▶ **Task statement**: Reproduce the line that holds "What distance from" together with all the lines after it up to the end of the entries.

▶ **Provided data**:
_ _ _ _ _ _ _

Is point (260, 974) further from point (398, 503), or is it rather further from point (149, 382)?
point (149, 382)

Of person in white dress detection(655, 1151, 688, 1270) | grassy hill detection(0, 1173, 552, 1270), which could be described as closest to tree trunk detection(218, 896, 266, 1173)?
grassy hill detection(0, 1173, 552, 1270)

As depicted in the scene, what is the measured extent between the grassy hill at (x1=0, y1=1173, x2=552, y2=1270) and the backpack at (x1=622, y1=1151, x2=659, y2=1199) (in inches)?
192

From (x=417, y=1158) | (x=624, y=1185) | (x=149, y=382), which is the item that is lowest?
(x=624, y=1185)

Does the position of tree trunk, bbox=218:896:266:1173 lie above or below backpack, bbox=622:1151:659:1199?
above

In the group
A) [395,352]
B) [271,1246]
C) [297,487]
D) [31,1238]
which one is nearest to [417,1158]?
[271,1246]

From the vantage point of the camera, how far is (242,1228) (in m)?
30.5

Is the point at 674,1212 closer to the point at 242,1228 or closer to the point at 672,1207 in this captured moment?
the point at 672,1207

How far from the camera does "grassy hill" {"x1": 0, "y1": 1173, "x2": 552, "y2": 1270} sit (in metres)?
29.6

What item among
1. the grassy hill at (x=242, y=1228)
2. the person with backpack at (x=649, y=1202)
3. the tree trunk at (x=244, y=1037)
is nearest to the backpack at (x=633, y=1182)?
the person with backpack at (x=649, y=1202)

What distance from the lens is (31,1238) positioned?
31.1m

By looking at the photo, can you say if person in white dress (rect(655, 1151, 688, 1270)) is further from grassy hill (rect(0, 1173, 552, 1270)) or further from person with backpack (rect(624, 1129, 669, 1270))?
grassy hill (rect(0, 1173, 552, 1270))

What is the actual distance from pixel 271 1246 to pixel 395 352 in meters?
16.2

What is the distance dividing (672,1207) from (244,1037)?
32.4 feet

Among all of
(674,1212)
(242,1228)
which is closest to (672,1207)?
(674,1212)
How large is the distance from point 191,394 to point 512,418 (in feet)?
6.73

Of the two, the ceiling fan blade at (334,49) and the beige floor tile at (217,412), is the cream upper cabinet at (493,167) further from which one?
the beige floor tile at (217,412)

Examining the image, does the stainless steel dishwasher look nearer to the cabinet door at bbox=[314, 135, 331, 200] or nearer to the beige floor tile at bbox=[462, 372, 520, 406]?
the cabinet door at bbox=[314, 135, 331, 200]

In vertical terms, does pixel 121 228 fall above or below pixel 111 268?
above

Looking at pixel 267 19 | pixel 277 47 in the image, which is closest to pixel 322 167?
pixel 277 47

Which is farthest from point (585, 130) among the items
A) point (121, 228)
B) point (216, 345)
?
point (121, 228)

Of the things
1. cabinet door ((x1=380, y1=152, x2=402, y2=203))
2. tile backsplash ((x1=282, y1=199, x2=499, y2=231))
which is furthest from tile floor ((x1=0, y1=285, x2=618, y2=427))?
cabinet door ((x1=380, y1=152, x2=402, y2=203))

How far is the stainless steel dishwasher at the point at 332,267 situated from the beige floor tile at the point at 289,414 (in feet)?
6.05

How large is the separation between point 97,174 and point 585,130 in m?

_ _ _ _ _ _ _

▶ **Worked solution**:
What distance from the lens is (31,1238) positioned?
31.1m

By looking at the photo, can you say if person in white dress (rect(655, 1151, 688, 1270)) is further from grassy hill (rect(0, 1173, 552, 1270)) or further from person with backpack (rect(624, 1129, 669, 1270))?
grassy hill (rect(0, 1173, 552, 1270))

What is the actual distance from pixel 271 1246 to pixel 395 352 in meters?
16.2

What is the distance dividing (672,1207) from (244,1037)?
32.4 feet

Among all of
(674,1212)
(242,1228)
which is closest to (672,1207)?
(674,1212)
How large is the distance from point 191,394 to point 512,418 (in feet)?
6.73

Of the two, the ceiling fan blade at (334,49) and the beige floor tile at (217,412), is the cream upper cabinet at (493,167) further from which one?
the beige floor tile at (217,412)

Examining the image, does the stainless steel dishwasher look nearer to the cabinet door at bbox=[314, 135, 331, 200] or nearer to the beige floor tile at bbox=[462, 372, 520, 406]?
the cabinet door at bbox=[314, 135, 331, 200]

In vertical terms, does pixel 121 228 fall above or below pixel 111 268?
above

Looking at pixel 267 19 | pixel 277 47 in the image, which is closest to pixel 322 167?
pixel 277 47

Which is farthest from point (585, 130) among the items
A) point (121, 228)
B) point (216, 345)
?
point (121, 228)

Of the things
1. cabinet door ((x1=380, y1=152, x2=402, y2=203))
2. tile backsplash ((x1=282, y1=199, x2=499, y2=231))
which is furthest from tile floor ((x1=0, y1=285, x2=618, y2=427))?
cabinet door ((x1=380, y1=152, x2=402, y2=203))

How far is the stainless steel dishwasher at the point at 332,267 situated from the beige floor tile at the point at 289,414 (in feet)?
6.05

How large is the separation between point 97,174 and point 585,130 in m?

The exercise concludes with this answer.